Numerical Multilevel Upscaling for Incompressible Flow in Reservoir Simulation: An Element-based Algebraic Multigrid (AMGe) Approach

We study the application of a finite element numerical upscaling technique to the incompressible two-phase porous media total velocity formulation. Specifically, an element agglomeration based Algebraic Multigrid (AMGe) technique with improved approximation proper ties [37] is used, for the first time, to generate upscaled and accurate coarse systems for the reservoir simulation equations.

The upscaling technique is applied to both the mixed system for velocity and pressure and to the hyperbolic transport equations providing fully upscaled systems. By introducing additional degrees of freedom associated with non-planar interfaces between agglomerates, the coarse velocity space has guaranteed approximation properties.

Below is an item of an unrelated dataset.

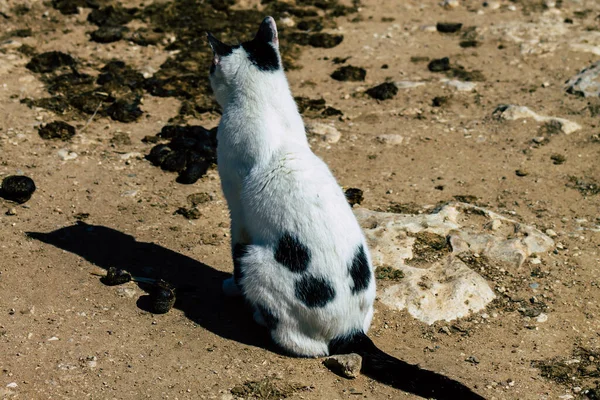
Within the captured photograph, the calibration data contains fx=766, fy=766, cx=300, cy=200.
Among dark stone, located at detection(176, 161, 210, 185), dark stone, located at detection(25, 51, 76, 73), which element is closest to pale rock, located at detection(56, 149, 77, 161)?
dark stone, located at detection(176, 161, 210, 185)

The employed AMGe technique provides coarse spaces with desirable local mass conservation and stability properties analogous to the original pair of Raviart-Thomas and piecewise discontinuous polynomial spaces, resulting in strong mass conservation for the upscaled systems. Due to the guaranteed approximation properties and the generic nature of the AMGe method, recursive multilevel upscaling is automatically obtained.

Furthermore, this technique works for both structured and unstructured meshes. Multiscale Mixed Finite Elements exhibit accuracy for general unstructured meshes but do not in general lead to nested hierarchy of spaces. Multiscale multilevel mimetic finite differences generate nested spaces but lack the adaptivity of the flux representation on coarser levels that the proposed AMGe approach offers.

Thus, the proposed approach can be seen as a rigorous bridge that merges the best properties of these two existing methods. The accuracy and stability of the studied multilevel AMGe upscaling technique is demonstrated on two challenging test cases.